WHAT THE EXERCISE ASKS
Please report every line of the entries below that contains the word "given", copying each line in full. Case counts.

★ ★ ★ ★ ★ ★ ★

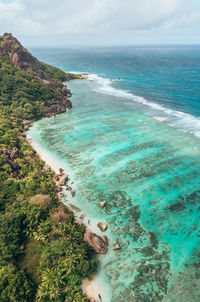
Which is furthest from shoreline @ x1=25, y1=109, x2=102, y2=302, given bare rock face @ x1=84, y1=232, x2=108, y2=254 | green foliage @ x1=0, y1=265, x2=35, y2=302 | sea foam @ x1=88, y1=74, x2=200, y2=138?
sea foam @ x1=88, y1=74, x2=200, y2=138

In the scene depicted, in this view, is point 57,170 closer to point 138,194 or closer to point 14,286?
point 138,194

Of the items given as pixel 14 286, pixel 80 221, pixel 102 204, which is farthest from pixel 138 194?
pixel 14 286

★ ★ ★ ★ ★ ★ ★

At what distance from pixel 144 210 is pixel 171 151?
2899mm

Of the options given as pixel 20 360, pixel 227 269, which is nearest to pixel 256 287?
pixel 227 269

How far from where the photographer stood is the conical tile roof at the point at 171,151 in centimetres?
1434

★ ★ ★ ★ ★ ★ ★

RESPONSE TO THE TASK
Which is furthest from shoreline @ x1=25, y1=109, x2=102, y2=302, given bare rock face @ x1=84, y1=232, x2=108, y2=254 | green foliage @ x1=0, y1=265, x2=35, y2=302 | sea foam @ x1=88, y1=74, x2=200, y2=138?
Of the items given as pixel 14 286, pixel 80 221, pixel 102 204, which is farthest from pixel 138 194?
Of the options given as pixel 20 360, pixel 227 269, which is nearest to pixel 256 287?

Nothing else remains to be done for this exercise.